Excerpted text:
Congestion Pricing
TLDR: Congestion is a negative externality and is taxed in Utopia.
Prerequisites: None
Roads, as they exist in most places, are a common good. They are free for anyone (with a car/license) to use, but each person on a road reduces the availability of that road to other travelers. In extreme cases the road becomes choked with vehicles, forcing long queues that can then start choking nearby roads and perhaps even result in gridlock. Anyone who has driven in downtown New York, Tokyo, Mexico City, or various other cities in India, Russia, and elsewhere can appreciate the problem.
As with any common good, the underlying dynamic is that each user imposes an external cost on other people, without imposing a corresponding cost on themselves. For an excellent, albeit quite long and abstract perspective on these kinds of problems (and related evils), I strongly recommend Meditations on Moloch by Scott Alexander. But congestion isn’t quite as bad as many common good problems (like air pollution) because it’s self-limiting.

Task 1: Summarize the congestion pricing text in two sentences.
Task 2: List every city and country that the congestion pricing text names as a place where road congestion can be observed.
Answer from the congestion pricing text alone, without drawing on the material that comes after it.

Given data:
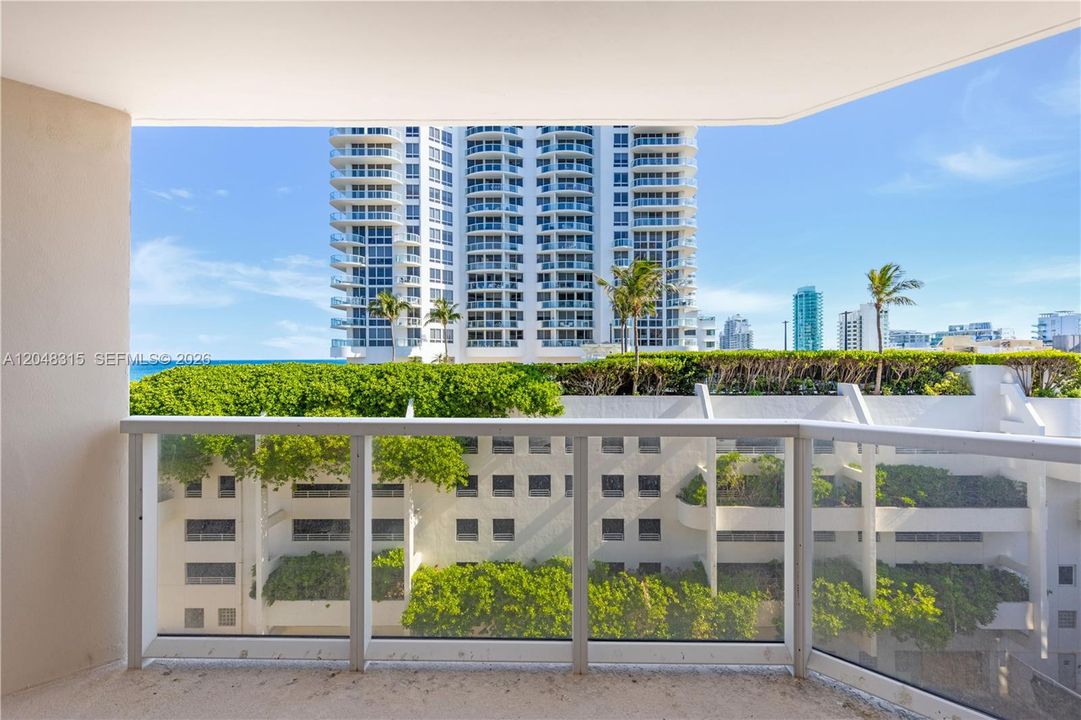 For Rent: $4,700 (2 beds, 2 baths, 1822 Square Feet)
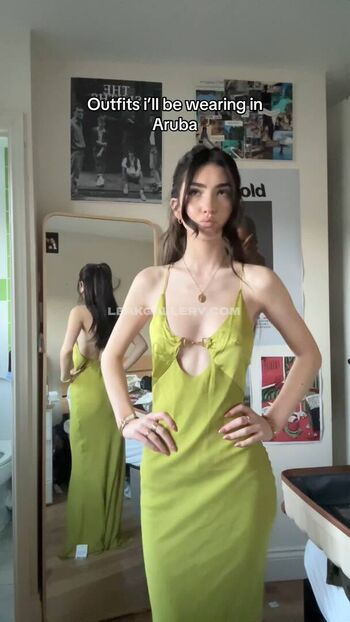 Full leaked Elizabrowne private onlyfans photo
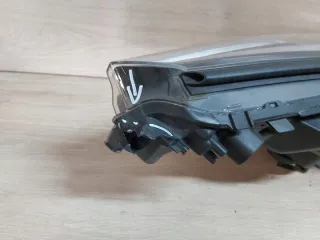 81110-F4280 Фара правая Toyota C-HR Арт e10673336, вид 2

Written reply 1: Roads in most places are a common good that anyone with a car and license may use freely, yet each traveler reduces their availability to others, and in extreme cases the resulting queues can spread to nearby roads and cause gridlock. Because each user imposes an external cost on others without bearing a corresponding cost, congestion is treated as a negative externality and taxed in Utopia, although it is less severe than problems such as air pollution because it is self-limiting.

Written reply 2: New York, Tokyo, Mexico City, India, Russia